» **Exercise objective**
Retype the rows below between the lines containing "From the vantage" and "Is the white", inclusive, and leave the pictures out of your copy.
Data listing start
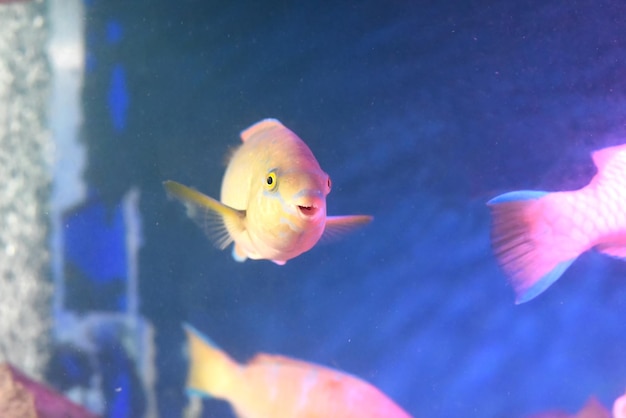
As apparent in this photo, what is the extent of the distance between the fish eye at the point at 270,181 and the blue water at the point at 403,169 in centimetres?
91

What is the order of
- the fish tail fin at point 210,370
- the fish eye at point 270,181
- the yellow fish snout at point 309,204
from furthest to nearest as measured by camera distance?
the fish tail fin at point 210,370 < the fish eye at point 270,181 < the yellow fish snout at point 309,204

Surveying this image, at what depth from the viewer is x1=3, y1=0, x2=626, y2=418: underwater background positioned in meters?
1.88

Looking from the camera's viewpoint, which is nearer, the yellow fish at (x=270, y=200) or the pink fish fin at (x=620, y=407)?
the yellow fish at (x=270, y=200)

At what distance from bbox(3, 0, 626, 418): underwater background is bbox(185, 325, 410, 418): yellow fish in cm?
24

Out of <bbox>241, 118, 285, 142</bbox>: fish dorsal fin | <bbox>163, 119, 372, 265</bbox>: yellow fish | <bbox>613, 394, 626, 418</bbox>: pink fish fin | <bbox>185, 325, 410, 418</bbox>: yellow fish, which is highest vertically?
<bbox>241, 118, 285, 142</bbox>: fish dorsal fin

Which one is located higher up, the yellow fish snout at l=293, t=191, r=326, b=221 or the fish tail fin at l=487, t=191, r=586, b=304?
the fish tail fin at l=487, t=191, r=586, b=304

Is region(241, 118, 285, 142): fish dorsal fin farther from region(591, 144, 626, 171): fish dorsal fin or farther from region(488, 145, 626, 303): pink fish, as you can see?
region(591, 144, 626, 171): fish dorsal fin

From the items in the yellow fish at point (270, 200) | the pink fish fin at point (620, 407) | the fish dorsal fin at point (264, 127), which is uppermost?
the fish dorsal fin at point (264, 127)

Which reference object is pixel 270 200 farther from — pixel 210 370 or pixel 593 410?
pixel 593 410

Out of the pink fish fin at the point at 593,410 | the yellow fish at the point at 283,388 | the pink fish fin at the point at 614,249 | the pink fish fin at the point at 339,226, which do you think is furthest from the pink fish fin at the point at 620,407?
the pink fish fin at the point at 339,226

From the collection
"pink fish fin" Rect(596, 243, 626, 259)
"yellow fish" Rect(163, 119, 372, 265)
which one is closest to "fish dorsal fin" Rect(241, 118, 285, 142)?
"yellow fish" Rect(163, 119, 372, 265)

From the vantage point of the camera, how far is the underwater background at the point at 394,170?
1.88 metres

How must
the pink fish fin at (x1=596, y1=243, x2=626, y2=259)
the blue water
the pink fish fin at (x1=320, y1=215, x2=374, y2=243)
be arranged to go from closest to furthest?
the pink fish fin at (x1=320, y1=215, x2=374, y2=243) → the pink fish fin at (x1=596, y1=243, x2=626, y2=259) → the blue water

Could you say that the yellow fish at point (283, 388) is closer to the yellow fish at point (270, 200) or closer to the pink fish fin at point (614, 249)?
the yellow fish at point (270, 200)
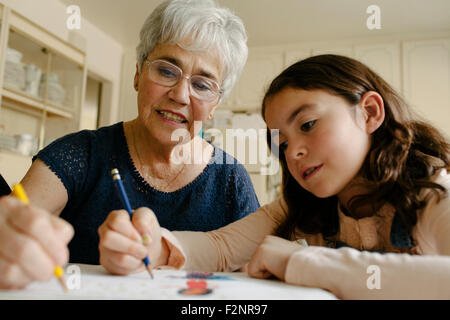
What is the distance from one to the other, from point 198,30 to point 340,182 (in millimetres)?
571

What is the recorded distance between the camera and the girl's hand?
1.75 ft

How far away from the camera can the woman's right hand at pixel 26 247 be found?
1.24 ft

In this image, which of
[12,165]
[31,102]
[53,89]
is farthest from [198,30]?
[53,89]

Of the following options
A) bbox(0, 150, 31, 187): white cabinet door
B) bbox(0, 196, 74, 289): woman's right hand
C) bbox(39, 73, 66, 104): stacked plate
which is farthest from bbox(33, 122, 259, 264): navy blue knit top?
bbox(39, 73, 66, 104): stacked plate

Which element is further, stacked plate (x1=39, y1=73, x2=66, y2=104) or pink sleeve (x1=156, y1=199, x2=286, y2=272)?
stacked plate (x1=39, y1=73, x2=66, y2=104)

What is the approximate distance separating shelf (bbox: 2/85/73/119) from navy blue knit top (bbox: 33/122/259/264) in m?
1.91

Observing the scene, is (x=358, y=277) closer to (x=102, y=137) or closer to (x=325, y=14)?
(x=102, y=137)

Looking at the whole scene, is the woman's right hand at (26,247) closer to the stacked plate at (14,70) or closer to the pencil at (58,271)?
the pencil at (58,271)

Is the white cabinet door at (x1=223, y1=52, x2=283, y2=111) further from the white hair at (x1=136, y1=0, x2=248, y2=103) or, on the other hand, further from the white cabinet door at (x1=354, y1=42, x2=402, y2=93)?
Data listing end
Data listing start
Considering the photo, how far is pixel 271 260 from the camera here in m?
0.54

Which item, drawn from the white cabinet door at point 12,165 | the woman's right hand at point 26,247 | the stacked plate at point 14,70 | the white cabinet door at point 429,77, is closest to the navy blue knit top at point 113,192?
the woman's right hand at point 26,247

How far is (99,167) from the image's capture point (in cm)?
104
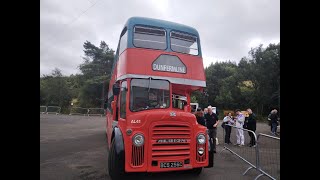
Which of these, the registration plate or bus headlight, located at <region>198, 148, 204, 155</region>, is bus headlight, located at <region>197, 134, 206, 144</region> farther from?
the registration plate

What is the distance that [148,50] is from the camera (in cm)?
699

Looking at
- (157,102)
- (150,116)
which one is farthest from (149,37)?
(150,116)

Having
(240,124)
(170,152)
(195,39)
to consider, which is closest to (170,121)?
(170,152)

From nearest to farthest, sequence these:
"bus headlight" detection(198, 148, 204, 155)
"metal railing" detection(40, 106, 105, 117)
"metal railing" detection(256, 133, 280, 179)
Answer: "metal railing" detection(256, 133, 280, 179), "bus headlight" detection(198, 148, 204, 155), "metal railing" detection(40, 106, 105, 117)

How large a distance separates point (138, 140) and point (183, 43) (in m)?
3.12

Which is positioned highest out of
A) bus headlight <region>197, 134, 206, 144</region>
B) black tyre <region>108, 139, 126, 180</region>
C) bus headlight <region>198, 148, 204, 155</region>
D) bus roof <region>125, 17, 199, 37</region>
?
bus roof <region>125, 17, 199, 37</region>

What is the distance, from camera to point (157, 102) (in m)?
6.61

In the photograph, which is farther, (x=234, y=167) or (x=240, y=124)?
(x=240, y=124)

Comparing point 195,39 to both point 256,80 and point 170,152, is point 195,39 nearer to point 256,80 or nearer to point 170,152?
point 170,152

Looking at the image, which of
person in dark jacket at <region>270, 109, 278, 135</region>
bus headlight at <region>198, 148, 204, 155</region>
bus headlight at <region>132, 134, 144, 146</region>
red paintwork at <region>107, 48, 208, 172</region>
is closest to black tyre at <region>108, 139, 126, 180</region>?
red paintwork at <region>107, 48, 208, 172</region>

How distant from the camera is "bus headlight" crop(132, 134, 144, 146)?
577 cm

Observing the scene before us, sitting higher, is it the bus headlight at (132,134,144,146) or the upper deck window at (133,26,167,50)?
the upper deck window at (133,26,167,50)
Data listing end
» **Final answer**
From the vantage point of the camera, how far is the underwater background at the point at 394,170?
1.88 metres

How must
the pink fish fin at (x1=596, y1=243, x2=626, y2=259)
the blue water
the pink fish fin at (x1=320, y1=215, x2=374, y2=243)
be arranged to go from closest to furthest?
the pink fish fin at (x1=320, y1=215, x2=374, y2=243) → the pink fish fin at (x1=596, y1=243, x2=626, y2=259) → the blue water

Could you say that the yellow fish at point (283, 388) is closer to the yellow fish at point (270, 200) or closer to the pink fish fin at point (614, 249)?
the yellow fish at point (270, 200)
What is the distance from one to the other, from point 198,30 to point 340,182 (in millimetres)?
571

What is the recorded distance between the camera and the girl's hand?
1.75 ft

How far away from the camera can the woman's right hand at pixel 26 247 be found?
1.24 ft

In this image, which of
[12,165]
[31,102]
[53,89]
is farthest from [198,30]?
[53,89]

Of the following options
A) bbox(0, 150, 31, 187): white cabinet door
B) bbox(0, 196, 74, 289): woman's right hand
C) bbox(39, 73, 66, 104): stacked plate
which is farthest from bbox(33, 122, 259, 264): navy blue knit top?
bbox(39, 73, 66, 104): stacked plate

Which element is further, stacked plate (x1=39, y1=73, x2=66, y2=104) or pink sleeve (x1=156, y1=199, x2=286, y2=272)?
stacked plate (x1=39, y1=73, x2=66, y2=104)

What is the approximate distance separating shelf (bbox: 2/85/73/119) from navy blue knit top (bbox: 33/122/259/264) in m?
1.91

Observing the scene, is (x=358, y=277) closer to (x=102, y=137) or closer to (x=325, y=14)?
(x=102, y=137)

Looking at the whole scene, is the woman's right hand at (26,247) closer to the stacked plate at (14,70) or closer to the pencil at (58,271)?
the pencil at (58,271)

Is the white cabinet door at (x1=223, y1=52, x2=283, y2=111) further from the white hair at (x1=136, y1=0, x2=248, y2=103) or, on the other hand, further from the white cabinet door at (x1=354, y1=42, x2=402, y2=93)?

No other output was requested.